Un estudio de la firma Consultores Internacionales, destaca que: “el incremento en la gasolina sí puede afecta indirectamente a sectores más desprotegidos, por el transporte público y los costos de transporte a productos finales. De acuerdo con el Indice Nacional de Precios al Consumidor (INPC) del Banco de México, la gasolina ha subido, de enero de 2006 a enero de 2007 en cinco por ciento. Dicho incremento está arriba de la meta inflacionaria de 3 por ciento anual, y de julio de 2005 a julio de 2007, el incremento de la gasolina ha sido del 6.0 por ciento”.

El gasolinazo se suma al aumento mensual de Pemex, que no se ha suspendido un solo mes desde el sexenio de Zedillo.

¿Era necesario subir la gasolina? Usted juzgue: López Obrador, propuso cinco medidas para obtener 22 mil millones.

Que se ajuste a la baja la partida 1509 para reducir sueldos de directores del Poder Ejecutivo federal (el director del IMSS, gana mas de 200 mil pesos mensuales); de jueces, magistrados y ministros del Poder Judicial (recordemos que el presidente de la Suprema Corte, gana 750 mil pesos mensuales incluidas las prestaciones), y los sueldos de diputados y senadores.
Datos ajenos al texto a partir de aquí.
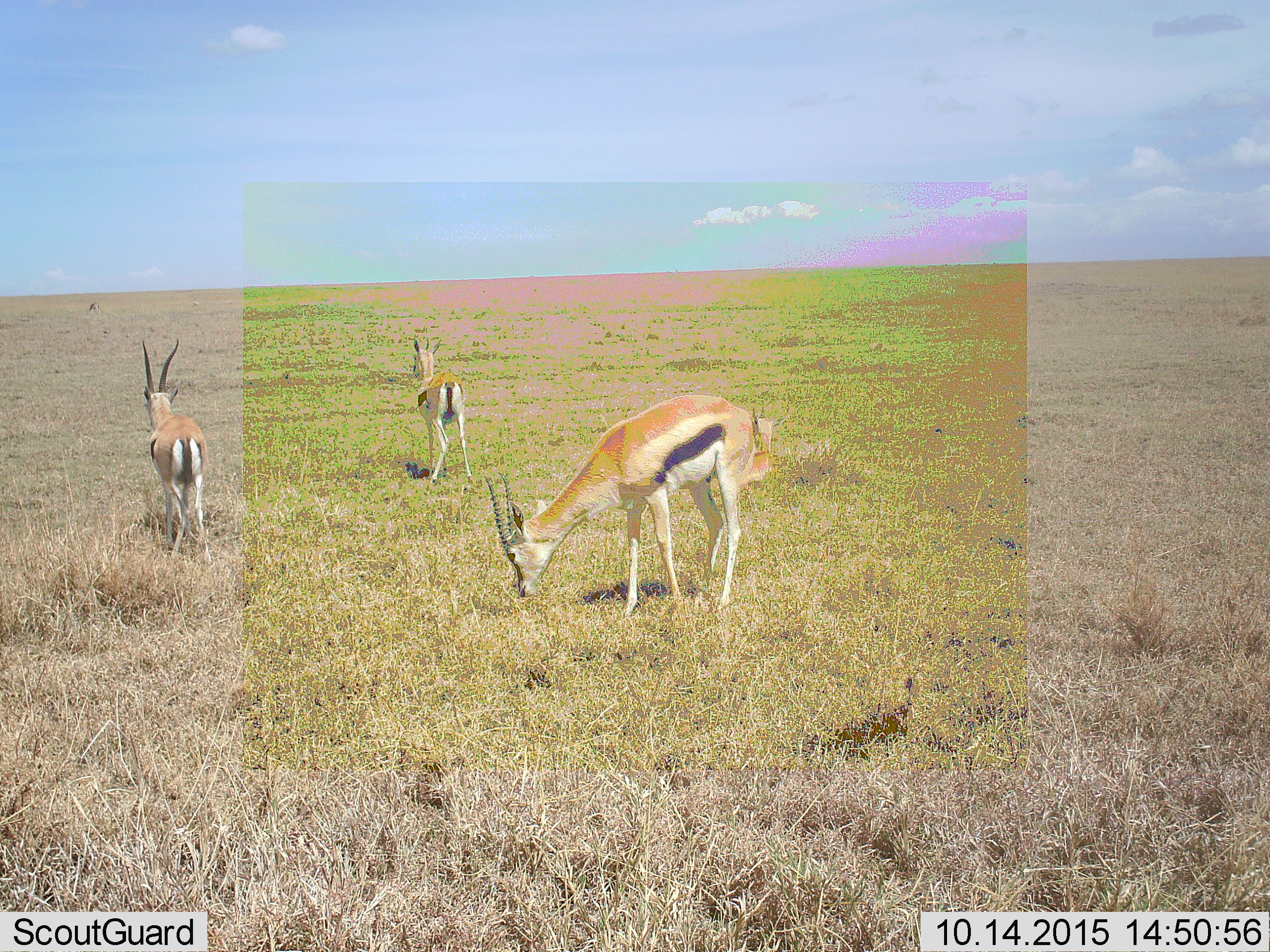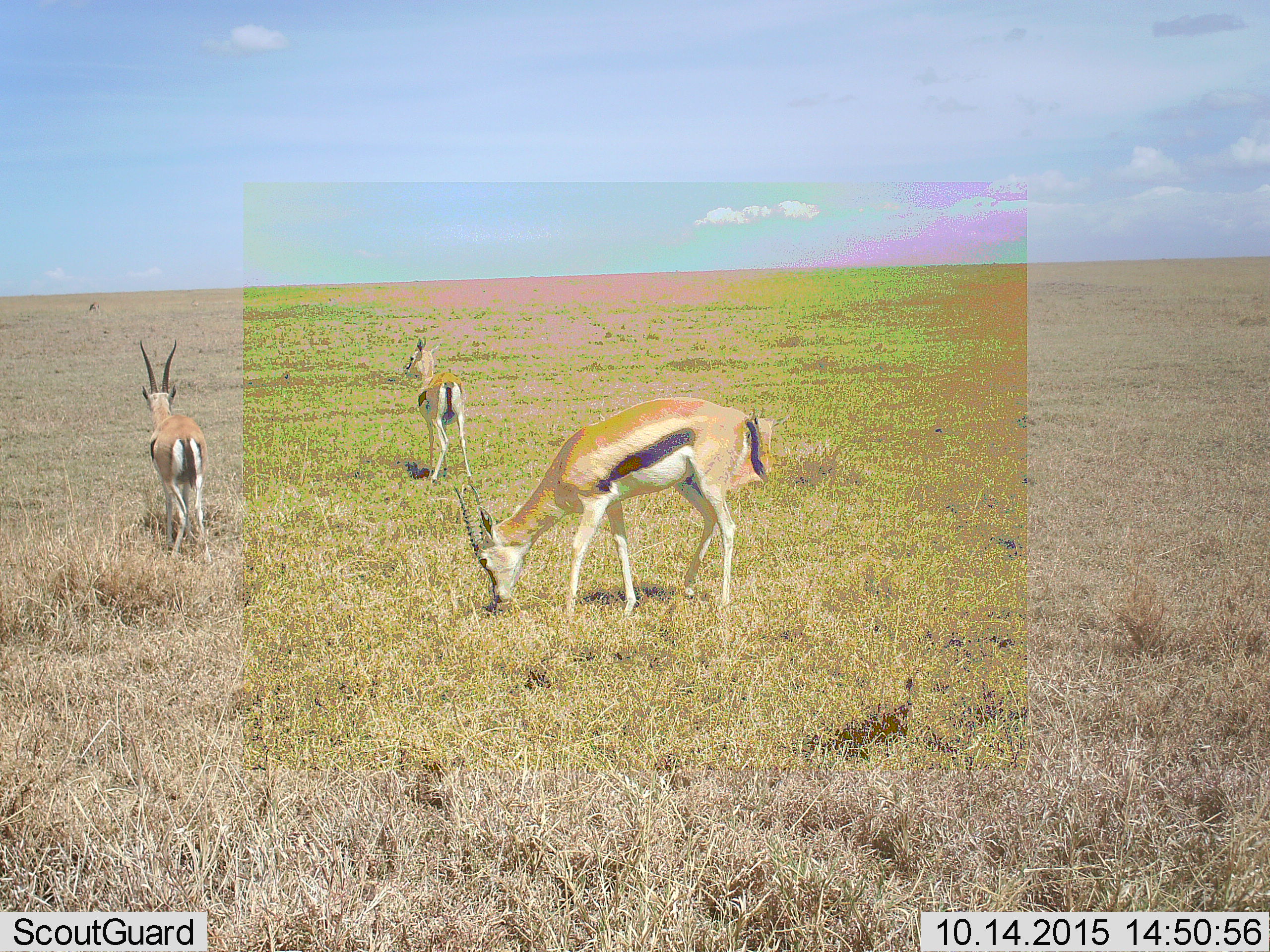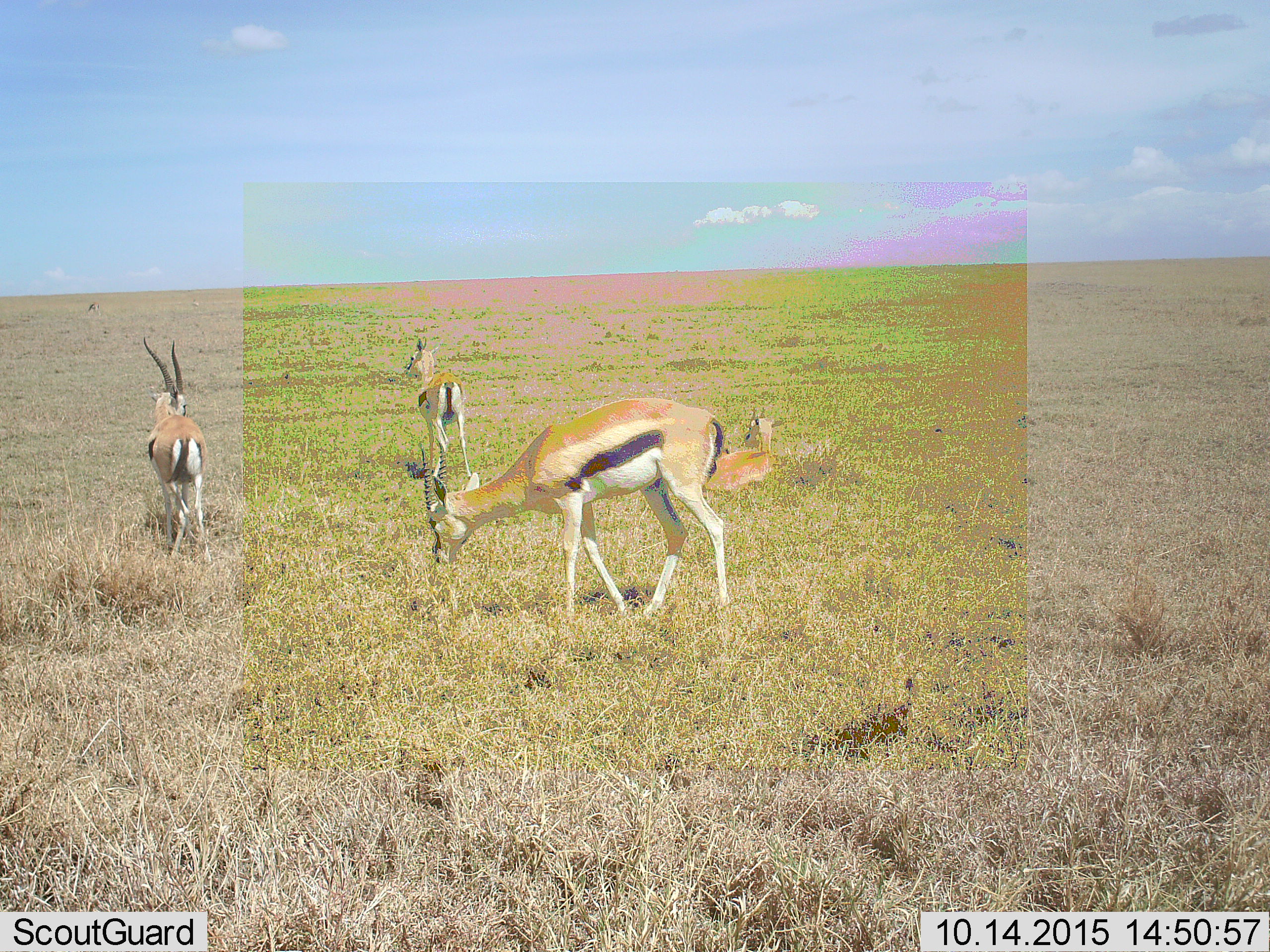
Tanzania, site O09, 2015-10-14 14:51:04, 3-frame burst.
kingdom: Animalia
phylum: Chordata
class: Mammalia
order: Artiodactyla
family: Bovidae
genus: Eudorcas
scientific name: Eudorcas thomsonii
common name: thomson's gazelle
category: gazellethomsons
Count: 4.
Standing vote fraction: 88%.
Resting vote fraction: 88%.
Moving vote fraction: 38%.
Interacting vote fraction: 0%.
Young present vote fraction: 25%.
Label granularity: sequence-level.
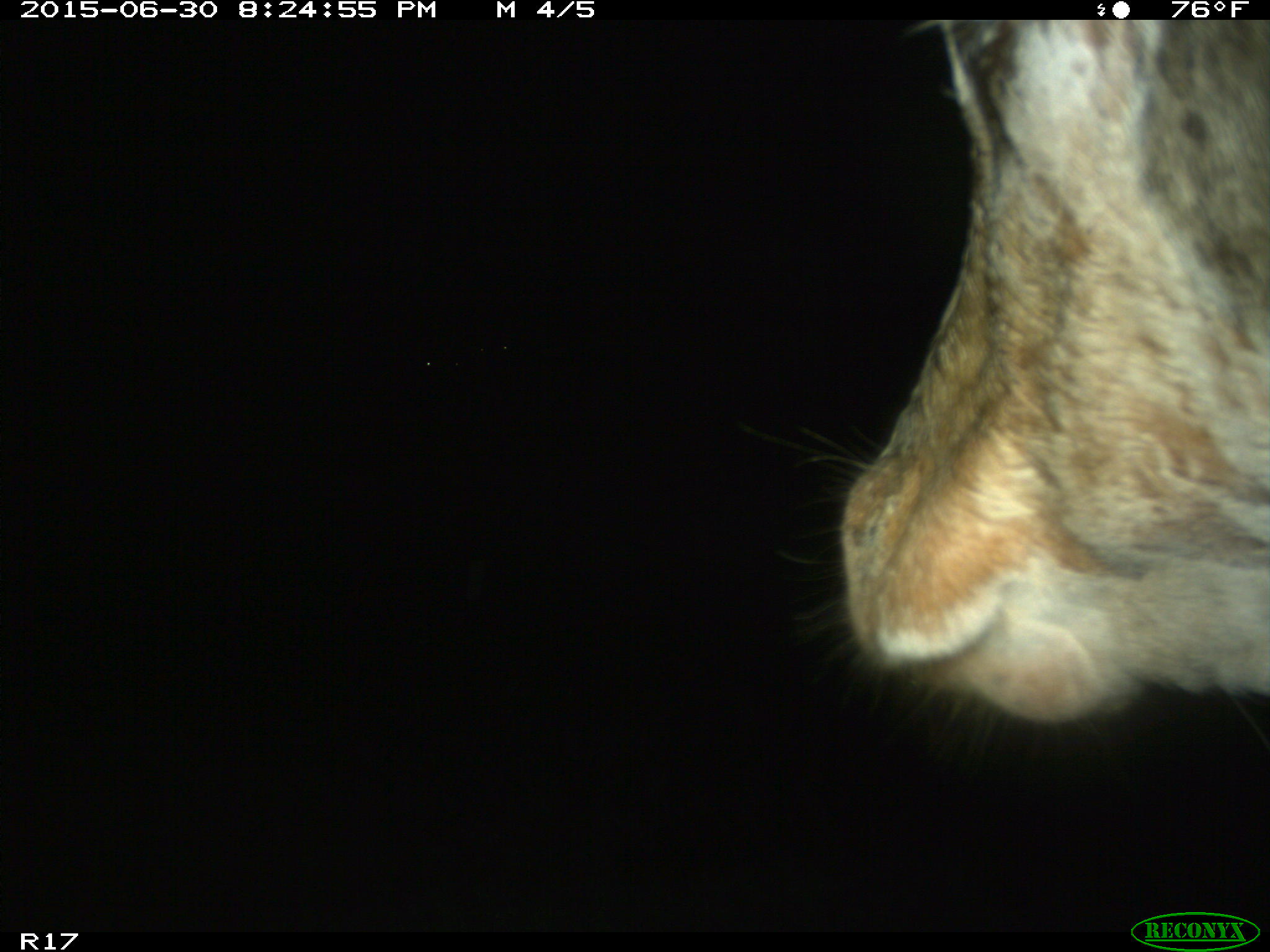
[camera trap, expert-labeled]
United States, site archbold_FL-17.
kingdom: Animalia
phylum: Chordata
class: Mammalia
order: Artiodactyla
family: Bovidae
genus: Bos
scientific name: Bos taurus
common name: domestic cow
Esto permitiría, un ahorro de 10 mil millones de pesos.

Suprimir la partida 1407, fondo de ahorro especial para la alta burocracia, por 5 mil 60 millones de pesos.

Cancelar la partida 1406 de gastos médicos mayores para la alta burocracia en hospitales privados, que equivale a 2 mil 300 millones de pesos. “Que vayan al ISSSTE para que vean lo que se siente”, expresó.

Terminar las pensiones de ex presidentes de la República, por 260 millones de pesos, y eliminar la entrega de bonos de fin de año. “Con estos ajustes no habría necesidad de aumentar el precio de la gasolina”, expresó.

La gasolina subió en diciembre de 2006, el entonces vocero presidencial, Rubén Aguilar, aseguraba “los pobres no usan gasolina Premium”, y el aumento en combustibles “no impactará en la inflación”.

La realidad lo desmintió tajantemente. Vino el tortillazo de enero de 2007, posterior al lechazo (leche Liconsa) y a todos los azos en productos básicos registrados en los primeros días de la “continuidad” de Calderón.

Por las “medidas dolorosas, pero necesarias”, los consumidores deberán pagar 20 mil millones de pesos por el impuesto “especial” a gasolinas, porque “no hay dinero y se requiere pagar la deuda social” (dijo Calderón). Pero en seis meses de 2007, los bancos del país acumularon utilidades netas por 30 mil millones de pesos, pero deben al fisco, por impuestos (causados, pero no pagados), casi 11 mil millones, 80 por ciento corresponden a Bancomer y Banamex (que no tiene dinero para Hacienda, pero sí para comprar Aeroméxico), la mitad del saqueo autorizado contra consumidores de gasolina. ¿Justicia y equidad fiscal de parte de Calderón?